Each line of the records has to be copied exactly, though the pictures must be left out.

────────────────

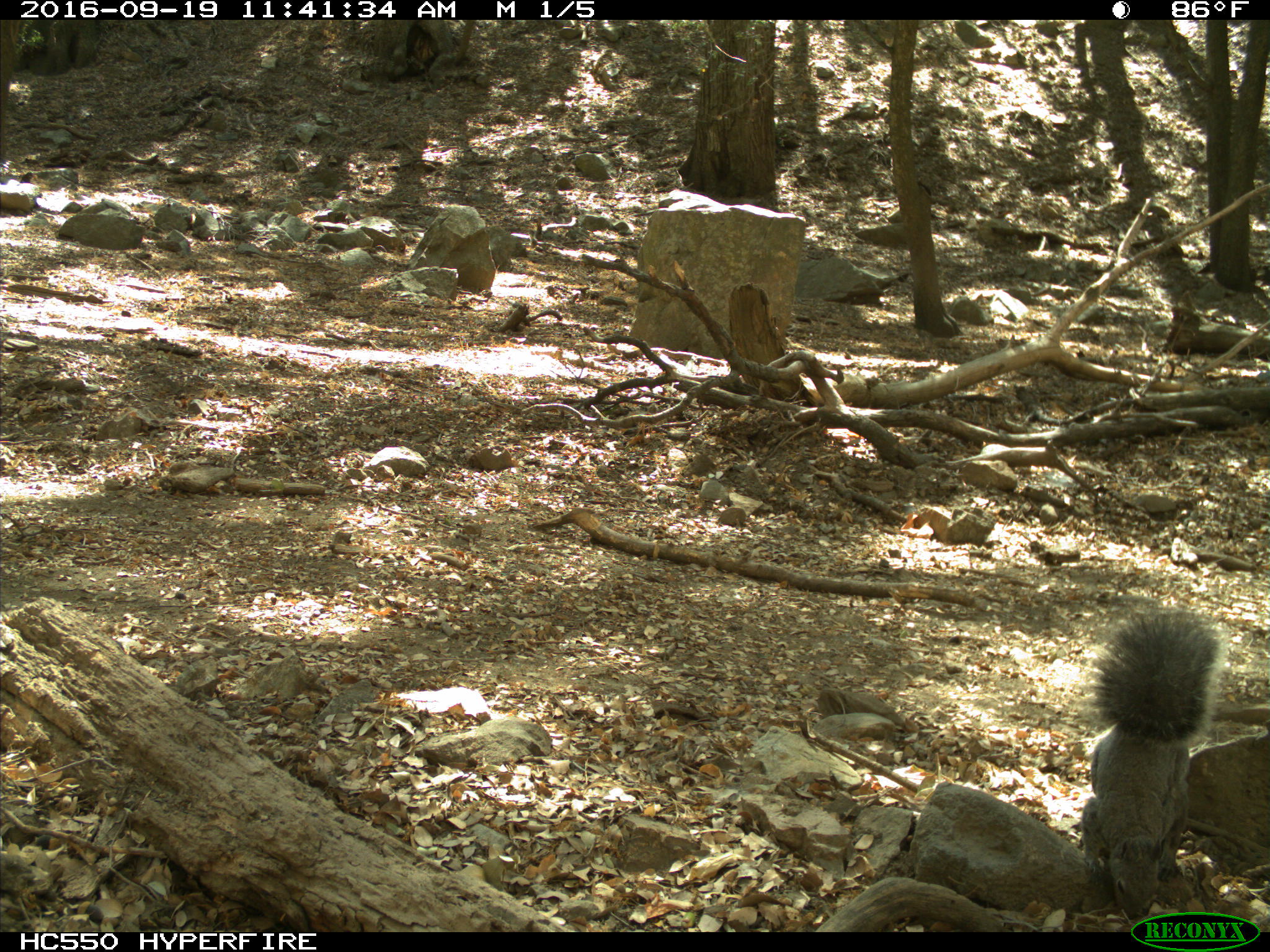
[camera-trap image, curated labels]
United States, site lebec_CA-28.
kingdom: Animalia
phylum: Chordata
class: Mammalia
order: Rodentia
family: Sciuridae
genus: Sciurus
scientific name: Sciurus carolinensis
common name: eastern gray squirrel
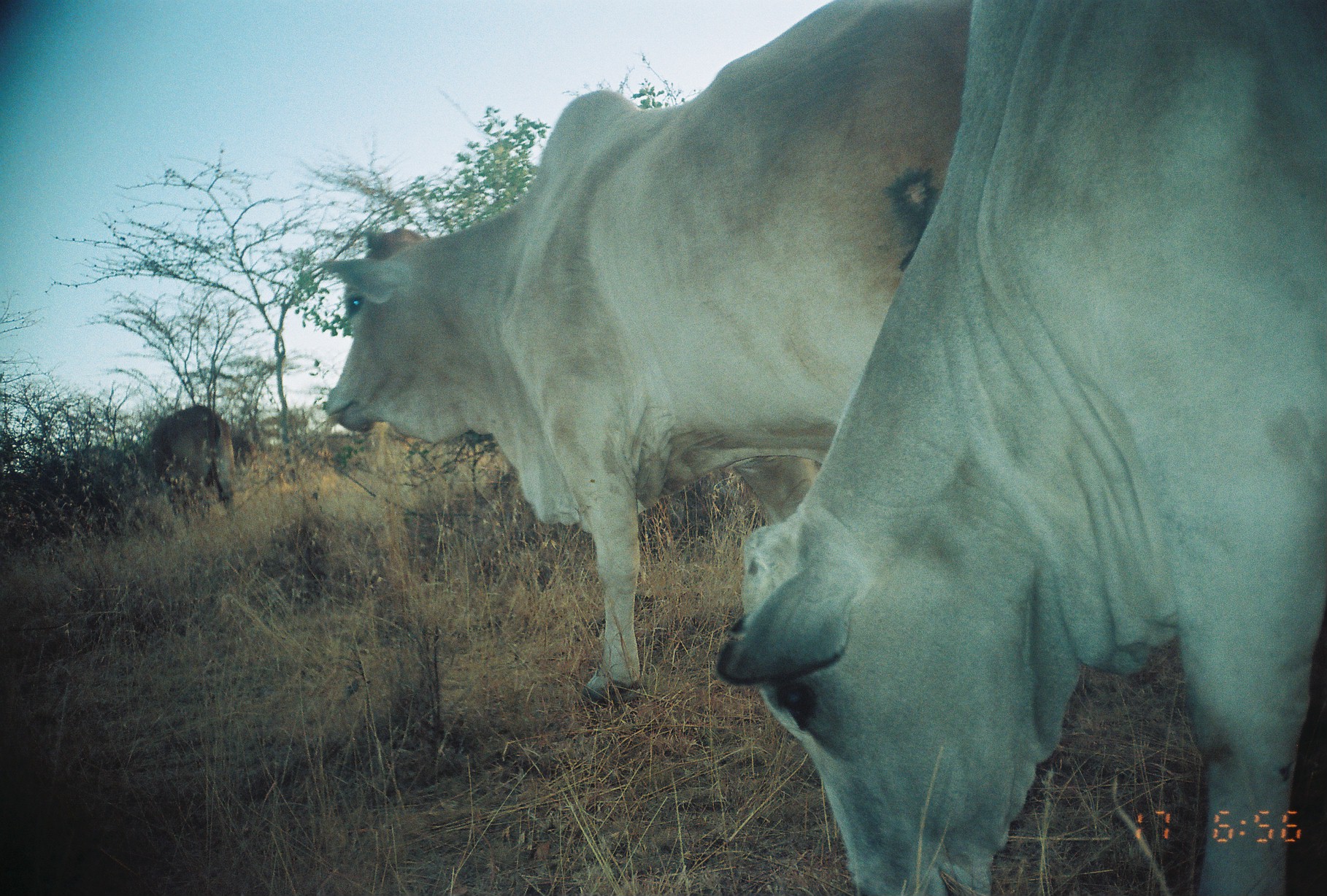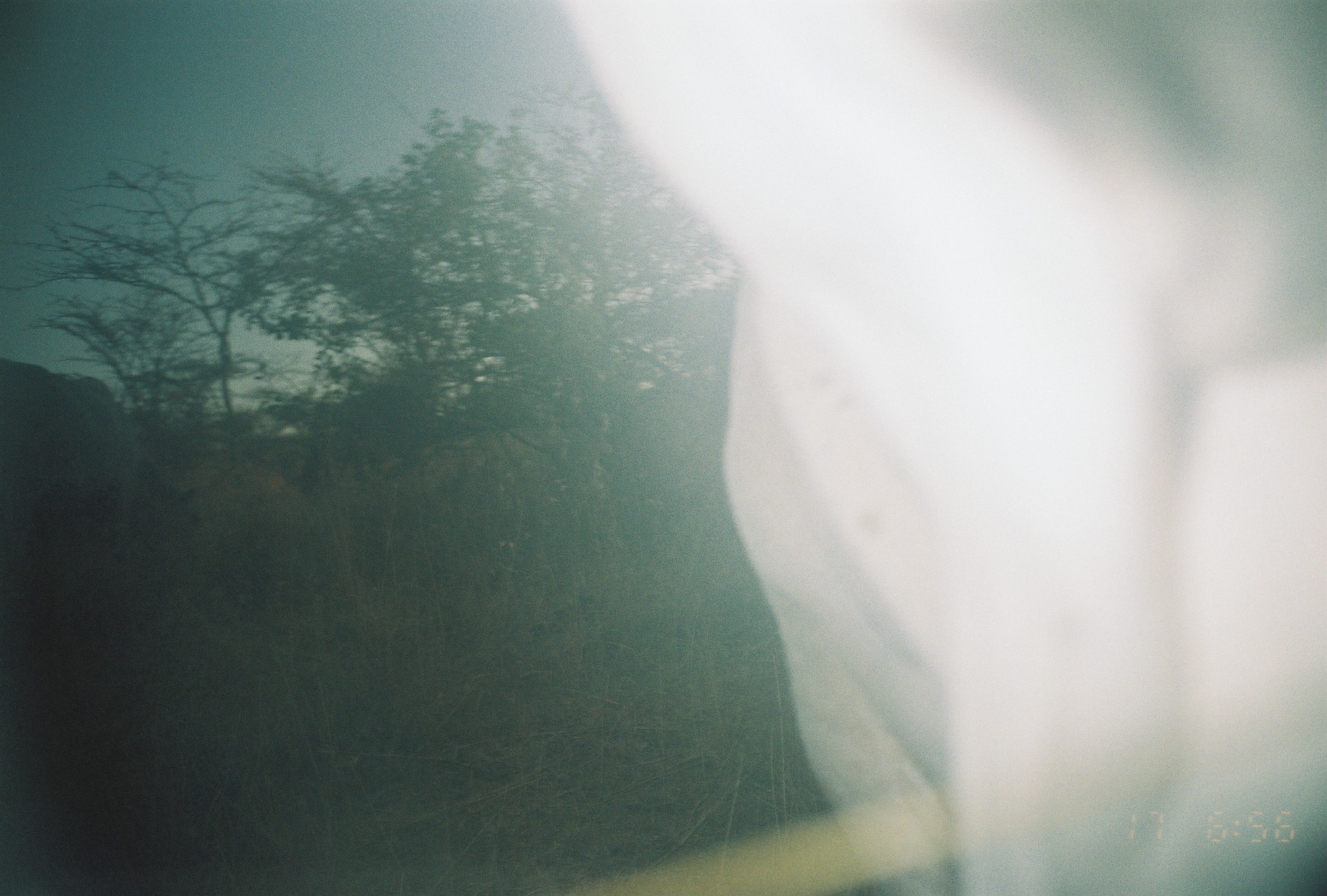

────────────────

• _Result of the task_:
[camera-trap image, curated labels]
United States, site lebec_CA-28.
kingdom: Animalia
phylum: Chordata
class: Mammalia
order: Rodentia
family: Sciuridae
genus: Sciurus
scientific name: Sciurus carolinensis
common name: eastern gray squirrel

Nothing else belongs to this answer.